Pero el tiempo, por sí solo, no cambia las conductas. El cambio requiere conciencia, responsabilidad y voluntad. Cuando eso no existe, la espera se vuelve desgaste. Y lo que inicialmente parecía paciencia, termina siendo postergación de una realidad que ya estaba presente.

Es más fácil decir “me usaron” que reconocer “yo decidí quedarme”. Porque aceptar esto implica asumir una parte de responsabilidad. No significa que el otro haya actuado bien, ni que su conducta sea justificable. Significa reconocer que, a pesar de ver las señales, elegiste esperar.

El responsable asume. El irresponsable culpa.
Asumir no es castigarte, es comprender tu participación en la historia. Es reconocer que, aunque no provocaste la situación, sí decidiste sostenerla más tiempo del que quizás debías. Y esa conciencia, aunque incomoda, también libera.

Porque cuando asumes tu parte, recuperas tu capacidad de decisión. Dejas de sentirte víctima de las circunstancias y comienzas a entender que, aunque no puedes controlar lo que otros hacen, sí puedes decidir cuánto tiempo permanecer.

Nadie te engañó completamente si las señales estaban ahí.
Nadie te usó sin que, en algún punto, percibieras que algo no estaba bien.
Nadie te obligó a quedarte cuando ya existían dudas.

Esperaste porque querías creer. Porque apostaste a una versión posible, no necesariamente a la versión real. Y eso también habla de tu forma de vincularte, de tu deseo de construir, de tu disposición a dar oportunidades.

Pero también deja una enseñanza: dar oportunidades no significa ignorar patrones. Esperar no significa negar la realidad. Creer no significa dejar de observar.

Aceptar esto no es duro, es maduro.
No para culparte, sino para aprender.

Porque cuando reconoces tu papel en la historia, dejas de repetirla.
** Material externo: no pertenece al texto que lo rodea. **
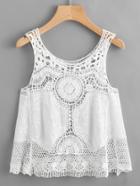 Shein Hollow Out Crochet Embroidery Tank Top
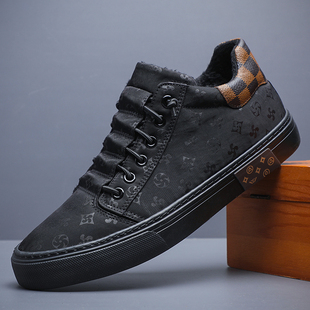 冬季男士棉鞋子加绒加厚低帮帆布鞋欧洲站潮男一脚蹬懒人印花板鞋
Entiendes que el tiempo no cambia a las personas si no hay voluntad. Comprendes que esperar sin señales reales de cambio solo prolonga el desgaste. Y sobre todo, reconoces que tu decisión siempre tiene peso.

No se trata de endurecerte, sino de aprender a escuchar lo que ya sabías.
No se trata de dejar de creer, sino de creer con conciencia.

Porque al final, no siempre te engañaron…
en ocasiones, simplemente decidiste esperar más de lo necesario.